Brief — Set down each of the following lines word for word, without changing anything.

(Spatial relationship lines)
○ ○ ○ ○ ○ ○ ○

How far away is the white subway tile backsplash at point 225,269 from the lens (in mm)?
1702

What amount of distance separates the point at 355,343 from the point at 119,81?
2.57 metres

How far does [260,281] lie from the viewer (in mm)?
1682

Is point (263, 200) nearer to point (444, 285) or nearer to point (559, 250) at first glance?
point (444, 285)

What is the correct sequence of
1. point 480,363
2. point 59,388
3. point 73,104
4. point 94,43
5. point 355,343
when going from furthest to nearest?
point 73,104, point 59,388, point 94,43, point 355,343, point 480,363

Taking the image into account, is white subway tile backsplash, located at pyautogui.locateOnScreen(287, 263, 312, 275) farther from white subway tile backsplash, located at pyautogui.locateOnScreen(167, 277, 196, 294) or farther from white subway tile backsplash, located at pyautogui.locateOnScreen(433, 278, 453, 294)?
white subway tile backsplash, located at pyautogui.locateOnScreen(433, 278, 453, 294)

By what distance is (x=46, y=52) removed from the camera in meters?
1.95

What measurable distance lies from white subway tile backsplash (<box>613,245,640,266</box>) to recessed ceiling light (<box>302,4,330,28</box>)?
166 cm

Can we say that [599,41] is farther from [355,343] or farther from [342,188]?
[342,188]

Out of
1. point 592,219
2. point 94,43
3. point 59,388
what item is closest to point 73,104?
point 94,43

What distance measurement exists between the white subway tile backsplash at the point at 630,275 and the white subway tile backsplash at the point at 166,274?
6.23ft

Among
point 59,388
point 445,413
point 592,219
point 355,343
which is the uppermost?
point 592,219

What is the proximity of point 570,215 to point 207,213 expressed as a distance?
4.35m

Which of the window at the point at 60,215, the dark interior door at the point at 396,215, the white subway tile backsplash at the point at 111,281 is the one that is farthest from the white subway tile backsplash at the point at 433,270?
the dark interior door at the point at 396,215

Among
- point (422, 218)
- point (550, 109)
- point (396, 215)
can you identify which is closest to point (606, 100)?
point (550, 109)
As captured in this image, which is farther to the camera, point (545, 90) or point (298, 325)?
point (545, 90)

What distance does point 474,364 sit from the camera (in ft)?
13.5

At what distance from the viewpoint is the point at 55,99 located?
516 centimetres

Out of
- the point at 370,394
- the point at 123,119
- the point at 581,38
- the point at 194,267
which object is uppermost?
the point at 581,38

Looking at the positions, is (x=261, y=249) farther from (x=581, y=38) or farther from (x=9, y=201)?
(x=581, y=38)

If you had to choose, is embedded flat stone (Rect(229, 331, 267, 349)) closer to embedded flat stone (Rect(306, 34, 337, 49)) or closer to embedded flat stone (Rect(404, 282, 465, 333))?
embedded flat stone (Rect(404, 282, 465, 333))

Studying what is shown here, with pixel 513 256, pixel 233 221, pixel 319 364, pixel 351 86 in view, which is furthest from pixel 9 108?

○ ○ ○ ○ ○ ○ ○

Answer to this task —
How far away is the white subway tile backsplash at point 225,269 from the lens (in mm)?
1702

What amount of distance separates the point at 355,343 from the point at 119,81?
2.57 metres

How far does [260,281] lie from the viewer (in mm)?
1682

Is point (263, 200) nearer to point (444, 285) or nearer to point (559, 250) at first glance?
point (444, 285)

What is the correct sequence of
1. point 480,363
2. point 59,388
3. point 73,104
4. point 94,43
5. point 355,343
when going from furthest to nearest?
point 73,104, point 59,388, point 94,43, point 355,343, point 480,363

Taking the image into account, is white subway tile backsplash, located at pyautogui.locateOnScreen(287, 263, 312, 275) farther from white subway tile backsplash, located at pyautogui.locateOnScreen(167, 277, 196, 294) or farther from white subway tile backsplash, located at pyautogui.locateOnScreen(433, 278, 453, 294)?
white subway tile backsplash, located at pyautogui.locateOnScreen(433, 278, 453, 294)

By what distance is (x=46, y=52) removed from the camera in meters?
1.95

What measurable distance lies from white subway tile backsplash (<box>613,245,640,266</box>) to recessed ceiling light (<box>302,4,330,28</box>)?
166 cm

Can we say that [599,41] is farther from [355,343] or farther from [342,188]?
[342,188]

Out of
1. point 592,219
2. point 94,43
3. point 59,388
what item is closest to point 73,104?
point 94,43

What distance measurement exists between the white subway tile backsplash at the point at 630,275 and the white subway tile backsplash at the point at 166,274?
6.23ft

Among
point 59,388
point 445,413
point 592,219
point 355,343
which is the uppermost?
point 592,219

What is the proximity of point 570,215 to point 207,213 expressed as a distance?
4.35m

Which of the window at the point at 60,215, the dark interior door at the point at 396,215, the white subway tile backsplash at the point at 111,281 is the one that is farthest from the white subway tile backsplash at the point at 433,270?
the dark interior door at the point at 396,215

Among
- point (422, 218)
- point (550, 109)
- point (396, 215)
can you identify which is closest to point (606, 100)?
point (550, 109)
As captured in this image, which is farther to the camera, point (545, 90) or point (298, 325)?
point (545, 90)

What distance does point 474,364 sit from the camera (in ft)?
13.5

At what distance from the viewpoint is the point at 55,99 located?
516 centimetres

Out of
- the point at 370,394
- the point at 123,119
- the point at 581,38
- the point at 194,267
which object is uppermost?
the point at 581,38

Looking at the positions, is (x=261, y=249) farther from (x=581, y=38) or farther from (x=9, y=201)?
(x=581, y=38)

If you had to choose, is embedded flat stone (Rect(229, 331, 267, 349)) closer to embedded flat stone (Rect(306, 34, 337, 49)) or closer to embedded flat stone (Rect(404, 282, 465, 333))?
embedded flat stone (Rect(404, 282, 465, 333))

Studying what is shown here, with pixel 513 256, pixel 233 221, pixel 319 364, pixel 351 86 in view, which is furthest from pixel 9 108?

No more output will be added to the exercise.